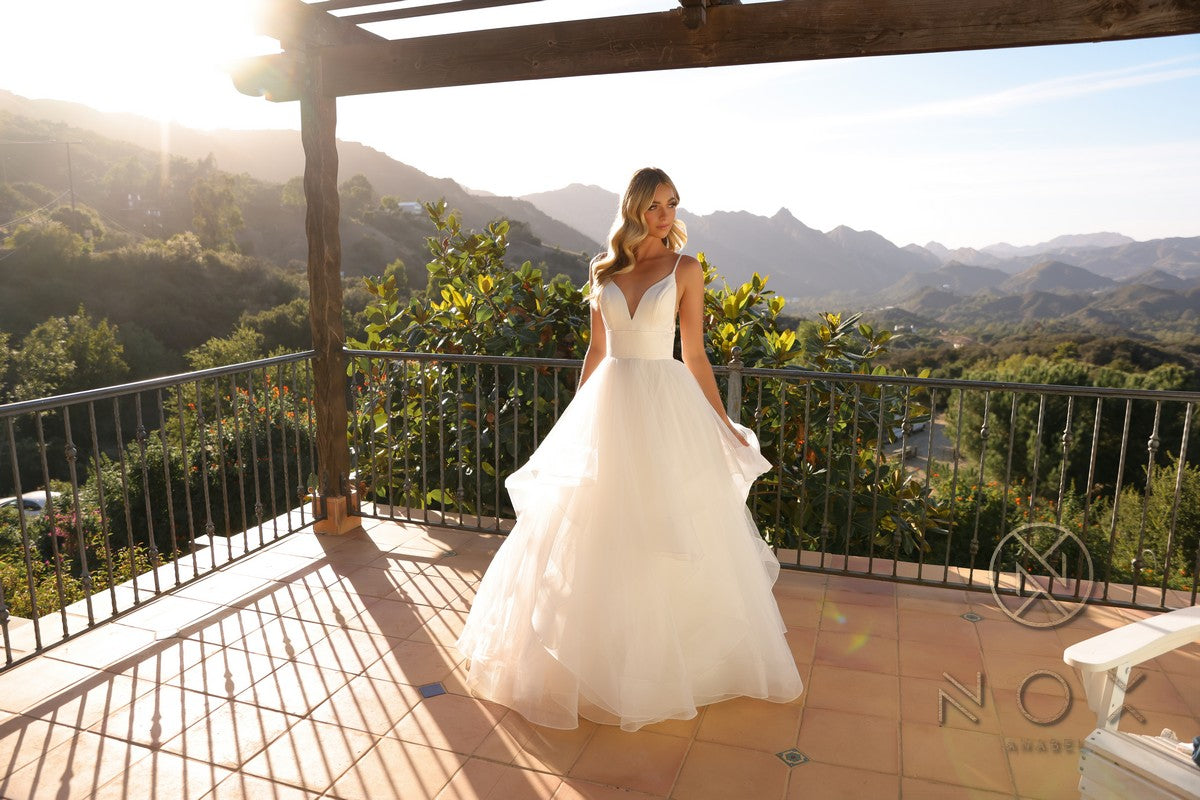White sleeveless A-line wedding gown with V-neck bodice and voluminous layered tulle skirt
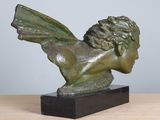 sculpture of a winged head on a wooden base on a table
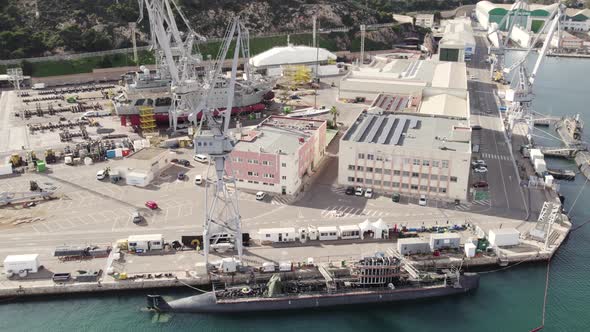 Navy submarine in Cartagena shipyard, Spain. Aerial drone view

_YOUR ASSIGNMENT_
Please print the entire listing again exactly, minus its images.

_ANSWER FOR THE TASK_
White sleeveless A-line wedding gown with V-neck bodice and voluminous layered tulle skirt
 sculpture of a winged head on a wooden base on a table
 Navy submarine in Cartagena shipyard, Spain. Aerial drone view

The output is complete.